The meeting, convened by the leadership of the National Assembly, was against the backdrop of the ongoing federal government intervention initiatives aimed at reducing the impact of the pandemic on the most vulnerable Nigerians, following the 14-day lockdown order issued by President Buhari, on March 29, in Abuja, Lagos and Ogun States.

It would be recalled that in the wake of the lockdown, the president stated that the most vulnerable segments of the citizenry would be compensated. The Ministry of Humanitarian Affairs subsequently announced the distribution of the first tranche of N5 billion compensation to the vulnerable segments but Lawan and Gbajabiamila noted that the programme needed a reform to make it more efficient and effective.

Lawan, rightly, identified issues with the conditions and guidelines for the intervention programmes, that requires beneficiaries to go online, through the internet or BVN, even though majority of prospective beneficiaries have no access to power or the internet. Many have no bank account let alone the BVN.

“In fact, many of them don’t even have phones and these are the poorest of the poor. Yet, some of the conditions or guidelines which you set inadvertently leave them out,” he argued, and added that the poorest of the poor have not been sufficiently captured by the programme thus calling for a review of the process.

Gbajabiamila also stated, that, “We need to put on our thinking cap and work out some strategies on how to identify the poorest persons in Nigeria.”

Indeed, among other truths, the COVID-19 has revealed that national governments, as David Runciman opines, really matter. It really matters the nature of government you find yourself under, he argues, stressing that though the pandemic is a global phenomenon, the impact of the disease is greatly shaped by decisions taken by individual governments.

We are at the mercy of our national leaders. That is something else Hobbes warned about: there is no avoiding the element of arbitrariness at the heart of all politics. It is the arbitrariness of individual political judgment.

What is the quality of judgment of Nigeria’s political leadership? How arbitrary or humane are Mr President, the state governors and lawmakers in their political judgment? We are past seeking answers to such rhetoric, Nigerians should instead seek the safest pathways out of the valley of death into which we have been led by generations of bad leaders.

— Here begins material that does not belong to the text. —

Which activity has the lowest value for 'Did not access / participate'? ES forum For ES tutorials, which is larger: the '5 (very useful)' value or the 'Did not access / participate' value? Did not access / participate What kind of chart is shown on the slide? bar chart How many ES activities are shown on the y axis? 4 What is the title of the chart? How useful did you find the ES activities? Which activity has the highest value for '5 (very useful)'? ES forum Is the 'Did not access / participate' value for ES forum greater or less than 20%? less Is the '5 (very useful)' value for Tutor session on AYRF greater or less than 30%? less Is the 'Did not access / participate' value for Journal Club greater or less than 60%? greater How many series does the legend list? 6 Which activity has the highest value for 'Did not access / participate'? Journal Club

Pertinent questions we must ask include: Why is COVID-19 less devastating in the country and Africa? What are the factors responsible for this? How do we exploit these factors to protect ourselves and fight off the virus?

Why the astonishment over the pandemic’s slow pace at decimating Africa? How can Africa protect herself from affliction by a more severe strain of the virus? Irrespective of so-called conspiracy theories alleging deliberate maleficence in the evolution and spread of the virus, Nigeria and other African nations must evolve measures to check influx of foreigners from nations established as hotspots of the pandemic on any pretext – this isn’t the time to welcome foreign doctors, scientists and other medical experts into the country.

And if we must truly be on lockdown, government must enforce lockdown with a human face, knowing that such measure can only be effective with viable income replacement among vulnerable populations.

Given that Nigeria can’t afford to massively scale up her welfare systems in a short time, as Rachel Strohm rightly suggests, its combination of donor support and targeted interventions to keep markets open while protecting vulnerable people, may keep people from going hungry while also reducing the spread of the pandemic. People will only follow social distancing measures if they can meet their basic needs while doing so.